The world’s oldest cheese is now revealing some of its secrets

When scientists discovered the world’s oldest preserved cheese smeared on the necks of ancient mummies in China, it raised a lot of questions.

Now DNA analysis is answering some of them. It solidified that two of the three curdled samples of kefir cheese are likely made from cow milk, while a third came from goat milk. And a closer look at bacteria in the cheese offers new insights into the origin story of Asian dairy fermentation, revealing how kefir culturing techniques spread across the continent, paleontologist Qiaomei Fu and colleagues report September 25 in Cell.
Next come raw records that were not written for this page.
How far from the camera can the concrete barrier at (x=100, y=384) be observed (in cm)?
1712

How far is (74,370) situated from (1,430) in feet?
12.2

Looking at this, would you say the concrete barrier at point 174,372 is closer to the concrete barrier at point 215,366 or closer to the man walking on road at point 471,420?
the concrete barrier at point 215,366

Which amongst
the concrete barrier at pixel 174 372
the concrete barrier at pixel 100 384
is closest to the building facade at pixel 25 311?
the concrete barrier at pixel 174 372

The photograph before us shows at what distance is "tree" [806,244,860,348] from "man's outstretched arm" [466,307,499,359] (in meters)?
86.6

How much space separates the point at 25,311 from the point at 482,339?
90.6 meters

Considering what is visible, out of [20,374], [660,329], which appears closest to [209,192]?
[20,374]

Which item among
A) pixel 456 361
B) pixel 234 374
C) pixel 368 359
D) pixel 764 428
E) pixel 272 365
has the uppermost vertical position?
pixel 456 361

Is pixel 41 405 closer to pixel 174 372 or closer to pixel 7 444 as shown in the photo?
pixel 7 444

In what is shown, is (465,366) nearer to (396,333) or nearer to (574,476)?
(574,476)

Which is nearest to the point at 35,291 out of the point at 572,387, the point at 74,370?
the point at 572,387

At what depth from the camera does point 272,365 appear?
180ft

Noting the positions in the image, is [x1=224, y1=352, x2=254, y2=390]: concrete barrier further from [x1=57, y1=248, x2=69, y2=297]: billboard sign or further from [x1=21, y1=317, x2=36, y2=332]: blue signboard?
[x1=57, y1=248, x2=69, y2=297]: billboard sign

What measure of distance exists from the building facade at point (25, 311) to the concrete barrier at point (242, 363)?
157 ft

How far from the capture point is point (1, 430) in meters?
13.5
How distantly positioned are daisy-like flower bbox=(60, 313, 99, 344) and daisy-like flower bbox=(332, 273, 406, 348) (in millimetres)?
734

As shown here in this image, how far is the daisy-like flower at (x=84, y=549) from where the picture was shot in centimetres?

The samples were first found over 20 years ago in Xinjiang, China, on nearly 3,600-year-old Xiaohe mummies. Scientists couldn’t fully identify the samples back then. In 2014, another group reported evidence that the that the mystery curds were made from kefir. The yogurtlike drink is made by fermenting milk with kefir grains, which consist of live bacteria and yeast cultures. When drained, kefir becomes a lumpy mass of cheese.

Two ancient cheese curds on a plate next to a bottle cap, which is roughly the same size.
These ancient kefir cheese chunks (shown with a bottle cap for scale) were made from fermented cow and goat milk, new DNA analysis confirms.Yimin Yan

“This is the oldest preserved cheese sample in the world,” says Fu, of the Chinese Academy of Sciences in Beijing. It’s almost 400 years older than the previous record holder (SN: 8/17/18). But it didn’t feel like cheese, Fu says. When she squeezed the samples, they felt like “dense dust.”

Because kefir can be created only from existing kefir cultures, bacteria in the grains can be a proxy to trace the spread of fermentation techniques. Fu’s team compared the bacteria’s DNA against 15 modern samples, building a bacterial family tree in the process. Prior research proposed that kefir fermentation techniques largely spread from Russia to Europe, but the team mapped evidence showing an additional route running from modern-day Xinjiang, where the tombs were excavated, into Tibet and inland east Asia.

“From this contaminated, ancient sample, they managed to find one specific bacteria and find out how it spread,” says Anna Shevchenko, a chemist at the Max Planck Institute of Molecular Cell Biology and Genetics in Dresden, Germany. “To me, that’s what is most interesting.”

What the cheese was doing on the mummy’s necks, however, remains a mystery.